El Gobierno ha anunciado medidas contundentes: construcción de nuevas cárceles de alta seguridad, operativos de contención y mayor equipamiento policial. Sin embargo, la gran pregunta es si la represión sin prevención puede generar un cambio sostenible.

La seguridad del futuro no se edifica únicamente con más efectivos en las calles, sino con educación, justicia pronta, empleos dignos y programas sociales sólidos.  Además, el sistema judicial y penitenciario requieren modernización y recursos. La sobrepoblación carcelaria, los procesos judiciales lentos y la falta de rehabilitación efectiva terminan alimentando el círculo de la criminalidad. Sin justicia eficaz, la impunidad se convierte en una segunda forma de violencia.

Cuando el ciudadano deja de confiar en las instituciones, surgen dos respuestas peligrosas: la indiferencia o el autoritarismo. La primera, porque normaliza la violencia. La segunda, porque abre la puerta a políticas extremas que prometen “orden” a cambio de derechos fundamentales.

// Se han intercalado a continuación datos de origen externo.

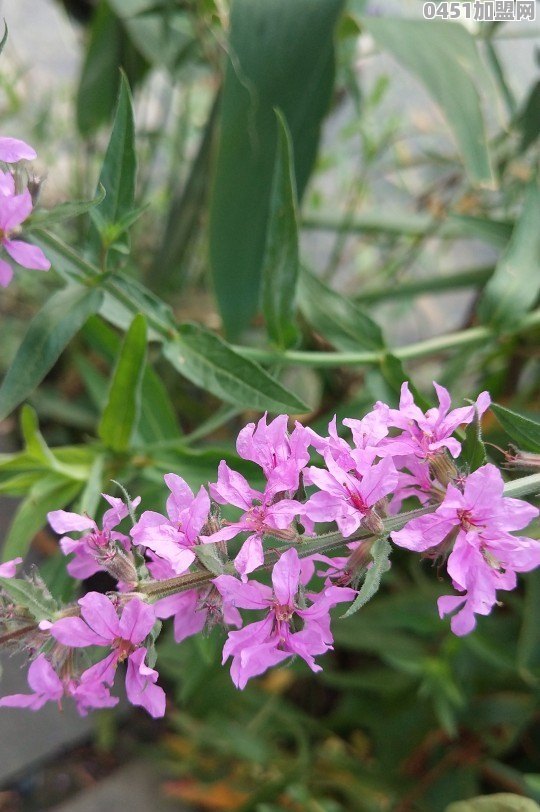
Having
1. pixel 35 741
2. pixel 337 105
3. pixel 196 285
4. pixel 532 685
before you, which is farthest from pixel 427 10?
pixel 35 741

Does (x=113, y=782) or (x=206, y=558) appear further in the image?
(x=113, y=782)

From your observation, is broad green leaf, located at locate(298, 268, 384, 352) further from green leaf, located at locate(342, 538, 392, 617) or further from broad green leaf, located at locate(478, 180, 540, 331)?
green leaf, located at locate(342, 538, 392, 617)

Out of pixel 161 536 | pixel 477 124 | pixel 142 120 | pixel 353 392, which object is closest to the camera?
pixel 161 536

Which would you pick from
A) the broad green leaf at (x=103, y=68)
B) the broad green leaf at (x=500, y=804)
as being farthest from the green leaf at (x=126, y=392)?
the broad green leaf at (x=103, y=68)

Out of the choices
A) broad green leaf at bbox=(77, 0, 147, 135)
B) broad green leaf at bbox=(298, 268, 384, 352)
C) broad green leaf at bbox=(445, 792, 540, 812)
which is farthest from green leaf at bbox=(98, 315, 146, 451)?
broad green leaf at bbox=(77, 0, 147, 135)

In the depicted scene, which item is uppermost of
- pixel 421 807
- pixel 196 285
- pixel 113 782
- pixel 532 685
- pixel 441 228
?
pixel 441 228

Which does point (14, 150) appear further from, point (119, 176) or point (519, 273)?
point (519, 273)

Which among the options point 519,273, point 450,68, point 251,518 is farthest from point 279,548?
point 450,68

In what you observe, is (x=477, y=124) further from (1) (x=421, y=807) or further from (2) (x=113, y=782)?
(2) (x=113, y=782)
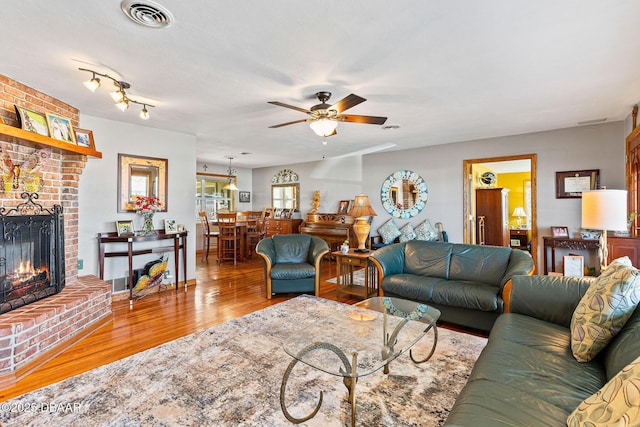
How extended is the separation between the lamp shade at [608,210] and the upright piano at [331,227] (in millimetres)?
4389

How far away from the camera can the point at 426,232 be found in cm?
589

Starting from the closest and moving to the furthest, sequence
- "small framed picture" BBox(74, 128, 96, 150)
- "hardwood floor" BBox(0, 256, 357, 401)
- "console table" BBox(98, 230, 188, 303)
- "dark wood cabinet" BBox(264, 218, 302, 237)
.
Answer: "hardwood floor" BBox(0, 256, 357, 401)
"small framed picture" BBox(74, 128, 96, 150)
"console table" BBox(98, 230, 188, 303)
"dark wood cabinet" BBox(264, 218, 302, 237)

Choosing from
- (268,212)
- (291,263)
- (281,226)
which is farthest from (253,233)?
(291,263)

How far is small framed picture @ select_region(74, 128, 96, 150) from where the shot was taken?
11.6ft

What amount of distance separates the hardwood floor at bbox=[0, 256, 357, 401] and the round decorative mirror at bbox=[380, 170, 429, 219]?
6.91 ft

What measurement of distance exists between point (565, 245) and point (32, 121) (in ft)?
21.5

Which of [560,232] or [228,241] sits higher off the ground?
[560,232]

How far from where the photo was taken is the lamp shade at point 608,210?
2578 mm

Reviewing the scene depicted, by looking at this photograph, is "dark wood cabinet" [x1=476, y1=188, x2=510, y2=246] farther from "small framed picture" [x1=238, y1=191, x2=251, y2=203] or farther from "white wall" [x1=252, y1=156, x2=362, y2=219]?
"small framed picture" [x1=238, y1=191, x2=251, y2=203]

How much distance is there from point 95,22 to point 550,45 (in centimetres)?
311

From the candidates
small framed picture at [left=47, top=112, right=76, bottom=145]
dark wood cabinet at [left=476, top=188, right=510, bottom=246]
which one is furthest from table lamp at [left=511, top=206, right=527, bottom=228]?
small framed picture at [left=47, top=112, right=76, bottom=145]

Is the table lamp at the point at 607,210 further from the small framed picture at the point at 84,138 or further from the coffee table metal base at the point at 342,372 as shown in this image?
the small framed picture at the point at 84,138

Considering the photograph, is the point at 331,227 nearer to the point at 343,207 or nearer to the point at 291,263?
the point at 343,207

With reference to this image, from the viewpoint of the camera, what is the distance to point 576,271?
2.96 meters
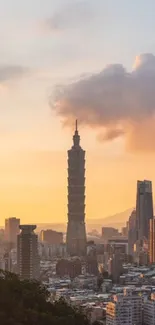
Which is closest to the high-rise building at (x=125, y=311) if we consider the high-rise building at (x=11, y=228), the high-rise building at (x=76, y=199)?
the high-rise building at (x=76, y=199)

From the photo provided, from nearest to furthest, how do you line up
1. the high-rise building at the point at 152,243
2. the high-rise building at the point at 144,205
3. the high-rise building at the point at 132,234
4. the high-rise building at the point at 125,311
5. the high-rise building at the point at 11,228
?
1. the high-rise building at the point at 125,311
2. the high-rise building at the point at 152,243
3. the high-rise building at the point at 132,234
4. the high-rise building at the point at 144,205
5. the high-rise building at the point at 11,228

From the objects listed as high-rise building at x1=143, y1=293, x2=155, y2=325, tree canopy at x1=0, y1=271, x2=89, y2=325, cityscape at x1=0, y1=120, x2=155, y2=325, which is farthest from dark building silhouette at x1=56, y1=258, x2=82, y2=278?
tree canopy at x1=0, y1=271, x2=89, y2=325

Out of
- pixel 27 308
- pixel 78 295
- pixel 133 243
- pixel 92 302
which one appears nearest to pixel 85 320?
pixel 27 308

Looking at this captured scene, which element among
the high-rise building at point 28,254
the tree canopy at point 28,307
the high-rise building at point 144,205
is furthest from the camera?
the high-rise building at point 144,205

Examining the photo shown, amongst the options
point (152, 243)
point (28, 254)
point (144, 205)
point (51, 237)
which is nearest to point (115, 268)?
point (28, 254)

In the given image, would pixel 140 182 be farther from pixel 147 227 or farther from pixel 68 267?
pixel 68 267

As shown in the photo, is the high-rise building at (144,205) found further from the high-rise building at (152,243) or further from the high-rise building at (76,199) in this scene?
the high-rise building at (76,199)

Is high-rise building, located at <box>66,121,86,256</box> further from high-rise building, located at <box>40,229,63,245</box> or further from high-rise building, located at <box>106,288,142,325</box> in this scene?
high-rise building, located at <box>106,288,142,325</box>
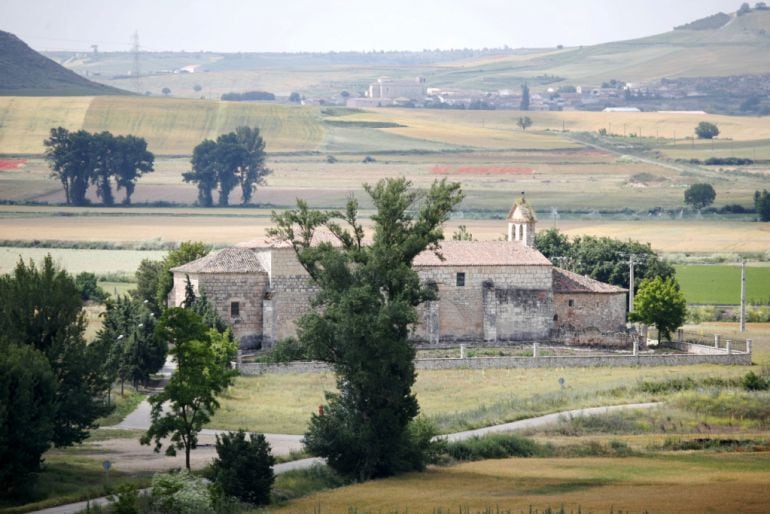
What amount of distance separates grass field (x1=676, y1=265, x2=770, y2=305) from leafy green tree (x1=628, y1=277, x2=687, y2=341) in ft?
49.1

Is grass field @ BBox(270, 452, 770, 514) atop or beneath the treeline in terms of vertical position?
beneath

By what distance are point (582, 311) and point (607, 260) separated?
1038cm

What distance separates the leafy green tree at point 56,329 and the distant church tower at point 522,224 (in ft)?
101

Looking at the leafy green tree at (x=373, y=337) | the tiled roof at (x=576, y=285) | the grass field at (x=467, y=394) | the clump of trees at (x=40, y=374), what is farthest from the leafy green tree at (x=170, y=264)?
Result: the clump of trees at (x=40, y=374)

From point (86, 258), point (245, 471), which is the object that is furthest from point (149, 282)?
point (245, 471)

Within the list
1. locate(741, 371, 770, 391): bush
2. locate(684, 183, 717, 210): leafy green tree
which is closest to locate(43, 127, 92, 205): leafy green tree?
locate(684, 183, 717, 210): leafy green tree

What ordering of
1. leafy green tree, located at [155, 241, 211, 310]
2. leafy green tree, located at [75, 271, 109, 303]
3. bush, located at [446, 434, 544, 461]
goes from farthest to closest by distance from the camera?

Costa Rica debe mirar con cautela los modelos de “mano dura” que han surgido en la región. El fin no justifica los medios si estos erosionan las garantías que sostienen un verdadero Estado de Derecho. La seguridad del futuro debe ser humana, justa y democrática, no una excusa para el control excesivo o el abuso de poder.

Qué triste perder esa imagen, esa libertad, ese orgullo de vivir en un oasis lleno de paz.